- Passage for review -
────────

Howard hides Timor horror

Issue 

By Jon Land

As investigations by both the United Nations and the Indonesian Human Rights Commission continue into the Indonesian military's involvement in the killing and destruction which took place in East Timor, the Howard government remains reluctant to divulge vital intelligence that would aid these investigations.

John Howard's highly publicised visit to East Timor on November 28 was well timed to take the heat off, to divert public attention from the government's treatment of East Timorese refugees, its "Timor tax" and new evidence that it knew all along what the Indonesian military was really doing in East Timor.

Secret Defence Intelligence Organisation documents, leaked to the media in late November, provide further proof that the Howard government was aware that the Indonesian military was directly involved in the militia violence in East Timor. The documents state that the terror campaign was conducted with the full knowledge and support of Indonesia's top generals, including the head of the military, General Wiranto.

The contents of the DIO documents, "circulated" in Canberra from November 22, are similar to those leaked earlier in the year. The documents contradict claims by Howard and Foreign Minister Alexander Downer throughout the pre-referendum period that the violence was not the official policy of the Indonesian military and was caused by "rogue elements".

At a special sitting of the Joint Standing Committee on Foreign Affairs, Defence and Trade on November 22, Wayne Sievers, a former police intelligence officer with the UN mission in East Timor, provided evidence of the direct involvement of the Indonesian military.

Sievers collected material from a range of sources, including East Timorese serving in the Indonesian army and working for Indonesia's security services, material he says implicates Indonesian officials and representatives of the Indonesian military and police at the highest levels.

────────

[Records from a collection]

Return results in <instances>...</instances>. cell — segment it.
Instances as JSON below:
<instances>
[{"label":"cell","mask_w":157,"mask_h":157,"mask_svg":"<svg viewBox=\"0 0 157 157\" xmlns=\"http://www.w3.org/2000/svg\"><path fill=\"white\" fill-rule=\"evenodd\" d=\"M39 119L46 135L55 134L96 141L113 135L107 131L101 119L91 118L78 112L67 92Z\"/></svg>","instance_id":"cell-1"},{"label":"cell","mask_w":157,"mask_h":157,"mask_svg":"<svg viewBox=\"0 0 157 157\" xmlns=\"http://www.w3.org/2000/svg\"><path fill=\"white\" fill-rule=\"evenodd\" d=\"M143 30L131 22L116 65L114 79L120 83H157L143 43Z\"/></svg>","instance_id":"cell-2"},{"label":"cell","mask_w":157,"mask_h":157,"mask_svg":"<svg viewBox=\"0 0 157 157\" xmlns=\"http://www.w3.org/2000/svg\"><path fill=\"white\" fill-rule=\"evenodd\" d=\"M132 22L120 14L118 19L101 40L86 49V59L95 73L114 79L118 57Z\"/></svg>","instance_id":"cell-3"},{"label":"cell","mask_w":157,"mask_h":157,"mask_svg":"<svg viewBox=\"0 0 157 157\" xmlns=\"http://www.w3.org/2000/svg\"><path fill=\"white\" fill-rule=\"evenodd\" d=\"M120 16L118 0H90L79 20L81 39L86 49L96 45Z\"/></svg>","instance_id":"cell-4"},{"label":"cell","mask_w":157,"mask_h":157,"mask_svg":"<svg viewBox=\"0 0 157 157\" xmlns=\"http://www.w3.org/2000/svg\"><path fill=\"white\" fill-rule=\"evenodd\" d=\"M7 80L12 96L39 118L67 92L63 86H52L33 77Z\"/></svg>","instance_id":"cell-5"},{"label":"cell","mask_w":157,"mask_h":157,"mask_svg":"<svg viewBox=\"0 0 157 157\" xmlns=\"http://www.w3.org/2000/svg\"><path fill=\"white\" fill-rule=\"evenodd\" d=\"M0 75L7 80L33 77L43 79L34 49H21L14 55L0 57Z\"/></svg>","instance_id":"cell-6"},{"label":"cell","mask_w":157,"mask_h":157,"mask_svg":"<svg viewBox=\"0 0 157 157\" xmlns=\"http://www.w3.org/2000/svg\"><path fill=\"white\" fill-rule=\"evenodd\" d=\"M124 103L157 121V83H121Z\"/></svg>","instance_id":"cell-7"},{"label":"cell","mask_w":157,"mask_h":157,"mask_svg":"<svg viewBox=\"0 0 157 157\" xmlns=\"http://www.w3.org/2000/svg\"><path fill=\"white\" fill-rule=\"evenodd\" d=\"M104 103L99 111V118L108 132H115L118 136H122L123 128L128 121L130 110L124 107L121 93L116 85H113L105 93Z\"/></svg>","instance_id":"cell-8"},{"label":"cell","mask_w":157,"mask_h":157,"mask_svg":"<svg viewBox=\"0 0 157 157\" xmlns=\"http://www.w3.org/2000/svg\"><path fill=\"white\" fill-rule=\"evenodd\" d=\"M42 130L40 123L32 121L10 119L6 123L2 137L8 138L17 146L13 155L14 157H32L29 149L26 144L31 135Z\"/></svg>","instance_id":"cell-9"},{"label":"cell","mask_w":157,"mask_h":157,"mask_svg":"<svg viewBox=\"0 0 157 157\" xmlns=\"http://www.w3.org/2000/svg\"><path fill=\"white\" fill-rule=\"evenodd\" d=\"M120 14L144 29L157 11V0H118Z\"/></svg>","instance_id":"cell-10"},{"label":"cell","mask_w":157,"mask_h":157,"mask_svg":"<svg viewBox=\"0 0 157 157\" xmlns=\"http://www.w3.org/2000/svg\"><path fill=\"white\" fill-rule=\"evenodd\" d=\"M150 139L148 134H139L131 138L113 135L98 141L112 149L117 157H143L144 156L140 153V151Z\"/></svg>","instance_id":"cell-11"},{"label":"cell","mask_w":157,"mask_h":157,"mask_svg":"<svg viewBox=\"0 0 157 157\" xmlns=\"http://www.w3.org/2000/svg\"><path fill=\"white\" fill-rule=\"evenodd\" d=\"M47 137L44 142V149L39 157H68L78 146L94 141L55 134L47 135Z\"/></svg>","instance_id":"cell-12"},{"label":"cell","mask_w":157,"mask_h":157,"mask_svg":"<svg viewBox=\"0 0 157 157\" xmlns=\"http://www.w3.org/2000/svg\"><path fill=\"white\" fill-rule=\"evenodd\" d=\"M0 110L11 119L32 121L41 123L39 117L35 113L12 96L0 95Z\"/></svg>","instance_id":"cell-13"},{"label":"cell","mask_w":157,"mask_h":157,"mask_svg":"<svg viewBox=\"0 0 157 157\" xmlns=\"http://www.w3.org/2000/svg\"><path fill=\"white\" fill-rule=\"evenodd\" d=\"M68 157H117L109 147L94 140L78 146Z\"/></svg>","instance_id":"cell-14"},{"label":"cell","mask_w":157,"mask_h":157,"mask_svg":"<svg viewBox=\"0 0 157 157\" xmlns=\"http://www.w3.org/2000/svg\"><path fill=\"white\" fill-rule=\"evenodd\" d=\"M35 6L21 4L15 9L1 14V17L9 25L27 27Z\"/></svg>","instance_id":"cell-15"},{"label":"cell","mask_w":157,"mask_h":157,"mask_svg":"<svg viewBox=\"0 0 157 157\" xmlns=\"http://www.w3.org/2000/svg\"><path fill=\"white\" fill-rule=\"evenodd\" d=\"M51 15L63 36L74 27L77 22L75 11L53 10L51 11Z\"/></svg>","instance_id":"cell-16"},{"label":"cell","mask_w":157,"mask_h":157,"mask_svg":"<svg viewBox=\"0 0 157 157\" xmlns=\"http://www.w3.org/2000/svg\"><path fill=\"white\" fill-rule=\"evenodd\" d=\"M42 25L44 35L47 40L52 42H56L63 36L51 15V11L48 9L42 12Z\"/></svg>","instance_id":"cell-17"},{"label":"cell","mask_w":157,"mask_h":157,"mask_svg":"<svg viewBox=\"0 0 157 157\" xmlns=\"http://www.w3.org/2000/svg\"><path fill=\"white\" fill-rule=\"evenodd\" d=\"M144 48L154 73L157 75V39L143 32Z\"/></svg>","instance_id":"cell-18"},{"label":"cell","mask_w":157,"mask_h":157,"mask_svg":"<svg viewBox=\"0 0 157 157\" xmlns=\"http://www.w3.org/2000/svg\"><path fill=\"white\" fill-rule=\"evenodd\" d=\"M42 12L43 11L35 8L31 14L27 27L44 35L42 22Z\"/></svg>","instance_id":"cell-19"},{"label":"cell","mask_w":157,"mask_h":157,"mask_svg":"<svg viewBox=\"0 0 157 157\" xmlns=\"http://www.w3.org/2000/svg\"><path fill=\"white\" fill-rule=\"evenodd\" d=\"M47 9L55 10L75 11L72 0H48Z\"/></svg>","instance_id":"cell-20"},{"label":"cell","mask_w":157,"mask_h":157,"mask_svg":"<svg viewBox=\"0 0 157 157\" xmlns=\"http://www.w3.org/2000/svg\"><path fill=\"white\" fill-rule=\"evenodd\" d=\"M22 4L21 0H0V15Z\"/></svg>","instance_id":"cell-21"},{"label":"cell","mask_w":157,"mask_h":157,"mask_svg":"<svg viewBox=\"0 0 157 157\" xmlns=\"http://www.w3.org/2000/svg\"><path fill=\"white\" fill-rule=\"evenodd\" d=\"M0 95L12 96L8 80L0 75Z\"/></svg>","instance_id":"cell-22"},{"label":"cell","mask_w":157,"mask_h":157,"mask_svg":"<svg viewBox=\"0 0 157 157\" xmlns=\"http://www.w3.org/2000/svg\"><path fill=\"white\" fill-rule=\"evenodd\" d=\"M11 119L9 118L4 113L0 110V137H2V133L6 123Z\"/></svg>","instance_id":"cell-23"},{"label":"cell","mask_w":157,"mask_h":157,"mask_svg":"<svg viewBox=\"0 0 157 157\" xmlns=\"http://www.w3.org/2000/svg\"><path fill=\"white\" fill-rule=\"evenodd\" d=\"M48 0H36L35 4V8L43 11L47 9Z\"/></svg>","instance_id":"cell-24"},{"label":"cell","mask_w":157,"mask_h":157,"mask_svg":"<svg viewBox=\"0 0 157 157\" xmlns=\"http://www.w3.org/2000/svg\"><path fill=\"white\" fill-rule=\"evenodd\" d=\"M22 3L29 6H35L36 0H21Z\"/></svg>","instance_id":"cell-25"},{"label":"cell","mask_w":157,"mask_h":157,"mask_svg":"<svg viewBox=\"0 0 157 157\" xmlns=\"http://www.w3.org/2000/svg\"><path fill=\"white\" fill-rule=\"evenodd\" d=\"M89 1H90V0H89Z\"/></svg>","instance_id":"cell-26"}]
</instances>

────────

- Work task A -
In the article about the Howard government and East Timor, rewrite the paragraph beginning "Secret Defence Intelligence Organisation documents" more briefly, keeping its main facts.
- Work task B -
Pick up the article about the Howard government and East Timor after its final sentence and continue it.

- Reply A -
Secret Defence Intelligence Organisation documents leaked to the media in late November further prove that the Howard government knew the Indonesian military was directly involved in the militia violence in East Timor. The documents say Indonesia's top generals, including military head General Wiranto, fully knew of and supported the terror campaign.

- Reply B -
Sievers told the Canberra Times, "On the morning the result of the vote was announced, we knew what was going to happen, and how it would happen. It was like waiting for the sky to fall in."

The November round of leaked DIO information coincided with the release of a book entitled East Timor: Too Little Too Late, written by Lansell Taudevin, who headed AusAID projects in East Timor from 1996 to March 1999.

Taudevin was requested by the Australian embassy in Jakarta to provide "information" about the situation in East Timor. He advised embassy officials from as early as July 1998 that the Indonesian military was forming the militias and reactivating several of the infamous "ninja" gangs.

One proof of military involvement detailed in the DIO documents is the Liquica massacre of April 6, when more than 50 people were killed by pro-integration militia.

Downer admitted on April 11 that Indonesian troops were present, but claimed "There's a debate about what part they played" and that there were "wildly different accounts of what actually happened". The Howard government opted to support the Indonesian military's version of the events (which claimed only five were killed) rather than that of church representatives, human rights groups and eyewitnesses and the assessment of its own agency, the DIO.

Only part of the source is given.